Your tasks
A) In the bulb thread, do these statements agree with the text? Answer yes or no for each, quoting the deciding words. (i) The retrofit kit runs four 55-watt bulbs. (ii) lucille recommends vaseline for easing bulbs into the endcaps. (iii) Vicki broke several bulbs when she first began using PCs.
B) Carry on the bulb thread from its last line.

Provided text
────────

# [Wet Thumb Forum]-Damn it, broke my pc bulb



## imported_trilinearmipmap (Feb 11, 2003)

I have been happy with my AH supply 4 x 55 watt retrofit kit over the past year.

The one drawback is the bulbs are nearly impossible to get in and out of the waterproof end-caps.

Today I was taking out a bulb (wanted to swap out the 6400k bulbs for 9250k bulbs from another fixture... long story).

Anyway I heard a hiss which was I guess the vaccum inside the bulb being lost. Now the bulb is wasted.

Anyway I like these pc bulbs but they are difficult to handle and easy to break.

Canadian Aquatic Plant Trading Website


----------



## imported_trilinearmipmap (Feb 11, 2003)

I have been happy with my AH supply 4 x 55 watt retrofit kit over the past year.

The one drawback is the bulbs are nearly impossible to get in and out of the waterproof end-caps.

Today I was taking out a bulb (wanted to swap out the 6400k bulbs for 9250k bulbs from another fixture... long story).

Anyway I heard a hiss which was I guess the vaccum inside the bulb being lost. Now the bulb is wasted.

Anyway I like these pc bulbs but they are difficult to handle and easy to break.

Canadian Aquatic Plant Trading Website


----------



## jpmtotoro (Feb 13, 2003)

ya, you'll learn quickly to treat them with respect







i practiced taking them out of the endcaps before mounting the whole thing together. don't break your replacement bulb!

JP


----------



## imported_trilinearmipmap (Feb 11, 2003)

Any tricks to handling these bulbs?

I was thinking of using a lubricant like vaseline to help it slide into the endcap easier.

Canadian Aquatic Plant Trading Website


----------



## lucille (Jul 6, 2003)

The endcaps I am familiar with are a sort of rubberlike material. Vaseline will break down rubber.


----------



## Rex Grigg (Jan 22, 2004)

> quote:
> 
> Originally posted by lucille:
> The endcaps I am familiar with are a sort of rubberlike material. Vaseline will break down rubber.


 As many a pregnant woman can attest too.

Moderator










American by birth, Marine by the grace of God! This post spell checked with IESpell available at http://www.iespell.com

See my Profile for tank details.


----------



## Doomer (Feb 2, 2003)




----------



## lucille (Jul 6, 2003)

we are NOT suggesting you use KY, however.....


----------



## Vicki (Jan 31, 2003)

Well, I'M shocked.









All I can tell you is that the more you do it the better you'll get at it. When I first started using pc's, having to remove or install a bulb brought on a panic attack, it's a miracle I never broke one. Now, I can yank 'em out and stick 'em in any kind of end cap with no trouble or trauma. Practice, practice, practice...

http://www.wheelpost.com


----------



## George Willms (Jul 28, 2004)

> quote:
> 
> Originally posted by Vicki:
> 
> ...


http://www.wheelpost.com
[/QUOTE]

Just though I'd edit this a little to make it fit better with the few previous statements.

────────

(Records of scene-based questions)
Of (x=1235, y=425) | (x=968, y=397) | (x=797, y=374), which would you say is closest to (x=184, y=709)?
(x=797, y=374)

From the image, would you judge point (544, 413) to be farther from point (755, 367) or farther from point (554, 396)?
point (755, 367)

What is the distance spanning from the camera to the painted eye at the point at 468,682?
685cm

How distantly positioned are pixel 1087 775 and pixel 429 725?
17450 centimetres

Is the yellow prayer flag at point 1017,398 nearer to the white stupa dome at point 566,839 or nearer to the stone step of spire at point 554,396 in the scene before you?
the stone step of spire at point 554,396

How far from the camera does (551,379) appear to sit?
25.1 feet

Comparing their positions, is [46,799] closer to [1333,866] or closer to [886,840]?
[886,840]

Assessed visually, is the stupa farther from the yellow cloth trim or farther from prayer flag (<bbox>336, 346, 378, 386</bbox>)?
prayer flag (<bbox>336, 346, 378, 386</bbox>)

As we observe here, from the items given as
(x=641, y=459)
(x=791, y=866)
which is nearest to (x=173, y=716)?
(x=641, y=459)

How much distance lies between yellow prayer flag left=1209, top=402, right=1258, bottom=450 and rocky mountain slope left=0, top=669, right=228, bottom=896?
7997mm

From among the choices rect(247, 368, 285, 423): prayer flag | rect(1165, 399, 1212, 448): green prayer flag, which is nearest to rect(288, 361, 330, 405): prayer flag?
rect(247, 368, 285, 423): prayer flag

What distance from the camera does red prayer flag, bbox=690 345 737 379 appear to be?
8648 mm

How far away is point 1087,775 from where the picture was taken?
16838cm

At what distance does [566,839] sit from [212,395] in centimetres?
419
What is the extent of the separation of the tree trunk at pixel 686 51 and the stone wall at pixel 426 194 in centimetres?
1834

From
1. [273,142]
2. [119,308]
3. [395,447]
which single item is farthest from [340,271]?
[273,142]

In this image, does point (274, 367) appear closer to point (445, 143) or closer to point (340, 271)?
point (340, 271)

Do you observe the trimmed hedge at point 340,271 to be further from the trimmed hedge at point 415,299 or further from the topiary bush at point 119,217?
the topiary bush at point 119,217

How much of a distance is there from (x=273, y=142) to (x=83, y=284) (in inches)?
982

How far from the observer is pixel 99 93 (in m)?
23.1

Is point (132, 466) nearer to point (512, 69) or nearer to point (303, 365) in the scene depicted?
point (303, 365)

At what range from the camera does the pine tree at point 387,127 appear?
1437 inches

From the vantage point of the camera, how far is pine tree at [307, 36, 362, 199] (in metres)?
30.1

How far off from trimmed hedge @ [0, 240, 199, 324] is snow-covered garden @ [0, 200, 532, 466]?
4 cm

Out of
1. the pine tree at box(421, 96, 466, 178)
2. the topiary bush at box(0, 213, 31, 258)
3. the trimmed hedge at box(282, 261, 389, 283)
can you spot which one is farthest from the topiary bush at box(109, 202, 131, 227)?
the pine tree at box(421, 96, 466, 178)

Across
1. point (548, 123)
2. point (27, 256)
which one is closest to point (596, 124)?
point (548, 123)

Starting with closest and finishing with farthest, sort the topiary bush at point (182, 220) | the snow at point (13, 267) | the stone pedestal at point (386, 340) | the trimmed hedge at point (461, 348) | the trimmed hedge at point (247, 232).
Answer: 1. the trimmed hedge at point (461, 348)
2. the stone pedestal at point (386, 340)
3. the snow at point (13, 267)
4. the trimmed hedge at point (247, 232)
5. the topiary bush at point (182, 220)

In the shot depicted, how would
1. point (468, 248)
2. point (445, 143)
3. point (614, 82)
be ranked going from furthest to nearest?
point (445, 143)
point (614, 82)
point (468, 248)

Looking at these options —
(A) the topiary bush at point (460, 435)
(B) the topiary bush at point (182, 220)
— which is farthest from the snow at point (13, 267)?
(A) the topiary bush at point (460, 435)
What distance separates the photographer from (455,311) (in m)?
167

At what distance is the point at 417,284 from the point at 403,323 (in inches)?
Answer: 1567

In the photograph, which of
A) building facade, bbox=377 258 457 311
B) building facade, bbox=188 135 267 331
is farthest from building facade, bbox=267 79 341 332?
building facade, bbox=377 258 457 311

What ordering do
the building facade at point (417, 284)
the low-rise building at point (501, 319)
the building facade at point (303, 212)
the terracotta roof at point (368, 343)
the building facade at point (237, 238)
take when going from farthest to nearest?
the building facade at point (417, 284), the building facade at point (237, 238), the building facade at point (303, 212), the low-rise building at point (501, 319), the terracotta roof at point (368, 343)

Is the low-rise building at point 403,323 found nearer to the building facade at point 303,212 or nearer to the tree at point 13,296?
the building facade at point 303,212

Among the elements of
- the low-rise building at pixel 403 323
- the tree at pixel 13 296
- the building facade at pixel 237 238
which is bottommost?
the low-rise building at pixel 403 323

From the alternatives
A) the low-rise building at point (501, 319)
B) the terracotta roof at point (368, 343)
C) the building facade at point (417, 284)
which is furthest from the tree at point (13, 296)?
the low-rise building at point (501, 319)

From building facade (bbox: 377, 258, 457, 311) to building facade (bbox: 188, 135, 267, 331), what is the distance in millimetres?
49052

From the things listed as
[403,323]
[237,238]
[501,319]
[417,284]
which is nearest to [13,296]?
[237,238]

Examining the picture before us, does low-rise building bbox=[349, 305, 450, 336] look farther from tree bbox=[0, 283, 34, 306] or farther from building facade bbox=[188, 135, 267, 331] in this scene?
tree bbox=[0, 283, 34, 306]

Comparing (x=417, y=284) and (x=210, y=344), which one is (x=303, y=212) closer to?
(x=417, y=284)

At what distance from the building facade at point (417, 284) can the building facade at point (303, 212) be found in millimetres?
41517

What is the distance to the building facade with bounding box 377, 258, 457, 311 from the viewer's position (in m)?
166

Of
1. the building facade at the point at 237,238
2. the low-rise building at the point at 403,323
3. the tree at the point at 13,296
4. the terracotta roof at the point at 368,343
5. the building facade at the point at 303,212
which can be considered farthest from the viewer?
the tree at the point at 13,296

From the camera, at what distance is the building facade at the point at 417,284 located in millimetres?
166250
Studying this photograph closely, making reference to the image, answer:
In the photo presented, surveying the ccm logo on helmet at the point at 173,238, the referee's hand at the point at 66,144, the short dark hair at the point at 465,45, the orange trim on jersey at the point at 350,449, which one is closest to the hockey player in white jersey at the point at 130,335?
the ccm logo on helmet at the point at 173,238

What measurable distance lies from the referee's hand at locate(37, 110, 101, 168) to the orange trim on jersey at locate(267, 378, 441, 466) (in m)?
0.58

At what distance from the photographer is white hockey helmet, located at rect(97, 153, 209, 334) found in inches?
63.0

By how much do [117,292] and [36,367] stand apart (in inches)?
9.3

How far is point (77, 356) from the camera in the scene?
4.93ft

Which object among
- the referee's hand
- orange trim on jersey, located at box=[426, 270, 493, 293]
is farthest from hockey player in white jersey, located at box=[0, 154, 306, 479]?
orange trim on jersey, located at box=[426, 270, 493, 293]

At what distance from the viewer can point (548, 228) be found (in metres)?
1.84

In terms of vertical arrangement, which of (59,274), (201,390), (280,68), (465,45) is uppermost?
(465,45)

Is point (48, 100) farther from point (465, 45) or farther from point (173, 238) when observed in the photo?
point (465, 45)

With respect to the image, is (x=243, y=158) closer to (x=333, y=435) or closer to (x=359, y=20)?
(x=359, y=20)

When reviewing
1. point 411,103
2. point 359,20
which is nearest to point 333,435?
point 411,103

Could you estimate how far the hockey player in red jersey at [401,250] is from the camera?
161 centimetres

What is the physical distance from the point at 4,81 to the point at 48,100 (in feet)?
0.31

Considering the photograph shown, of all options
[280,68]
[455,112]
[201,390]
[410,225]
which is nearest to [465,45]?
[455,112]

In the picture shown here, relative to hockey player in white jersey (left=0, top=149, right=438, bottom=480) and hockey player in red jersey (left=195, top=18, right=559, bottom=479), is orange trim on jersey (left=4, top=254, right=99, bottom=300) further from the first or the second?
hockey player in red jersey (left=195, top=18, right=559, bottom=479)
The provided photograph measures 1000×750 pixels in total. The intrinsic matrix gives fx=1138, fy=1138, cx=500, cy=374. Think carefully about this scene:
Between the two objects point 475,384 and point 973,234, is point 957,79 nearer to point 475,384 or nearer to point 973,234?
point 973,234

────────

Results for each task
A)
(i) Yes: "4 x 55 watt retrofit kit"
(ii) No: "Vaseline will break down rubber."
(iii) No: "it's a miracle I never broke one."

B)
George

Tank specs in profile


----------



## Justin Fournier (Jan 27, 2004)

Rex, here I sit remembering the days gone by, and the orange juice shooting out your nose...


----------



## Vicki (Jan 31, 2003)

ROFL!!!! You know, after I posted that it occurred to me that my choice of language was less than fortuitous, but I indulged the obviously forlorn hope that nobody would notice!

http://www.wheelpost.com


----------



## Justin Fournier (Jan 27, 2004)

Rex called me out on much less lol!


----------



## imported_trilinearmipmap (Feb 11, 2003)

Getting back to the topic at hand, I'm ordering a new bulb and I don't want to break it as well.

I'm not kidding, those AH supply end-caps are damn hard to get the bulbs into and if you use too much force you break the bulb.

What about using Pam cooking spray on the part of the bulb that goes in the end-cap?

Canadian Aquatic Plant Trading Website


----------



## Rex Grigg (Jan 22, 2004)

I bet a small shot of PAM would do the trick. Just don't use the garlic or butter flavor.

Moderator










American by birth, Marine by the grace of God! This post spell checked with IESpell available at http://www.iespell.com

See my Profile for tank details.


----------



## Rex Grigg (Jan 22, 2004)

> quote:
> 
> Originally posted by Justin604:
> Rex called me out on much less lol!


 As I recall you said something along the lines of "Bush is good!". I could not pass that one up.

Moderator










American by birth, Marine by the grace of God! This post spell checked with IESpell available at http://www.iespell.com

See my Profile for tank details.


----------



## Justin Fournier (Jan 27, 2004)

hahaha True that is what I said.

As for the pam idea, what about a wee bit of silicone based lubricant, something you would use to lube up O-rings.

As far as vaseline goes, why does Eheim send vaseline out with it's filters to lube up O-rings if it eats away at them?
















I don't think Vaseline eats all rubber, does it? Maybe just latex?









I hope it does not because I have lubed up lots of my O-rings with Vaseline........


----------



## Rex Grigg (Jan 22, 2004)

The silicone based lubricant would be best. I wonder why Kim doesn't include a small amount in the kits?



> quote:
> 
> As far as vaseline goes, why does Eheim send vaseline out with it's filters to lube up O-rings if it eats away at them?


 So they can sell more O-rings?

Moderator










American by birth, Marine by the grace of God! This post spell checked with IESpell available at http://www.iespell.com

See my Profile for tank details.


----------



## Justin Fournier (Jan 27, 2004)

Are you 100% sure vaseline will eat any rubber? If so how long does the vaseline take to break down the rubber?


----------



## George Willms (Jul 28, 2004)

vaseline is petroleum based and petroleum products will break down rubber. As a generalization the harder the rubber is, the longer it will take to be eaten through.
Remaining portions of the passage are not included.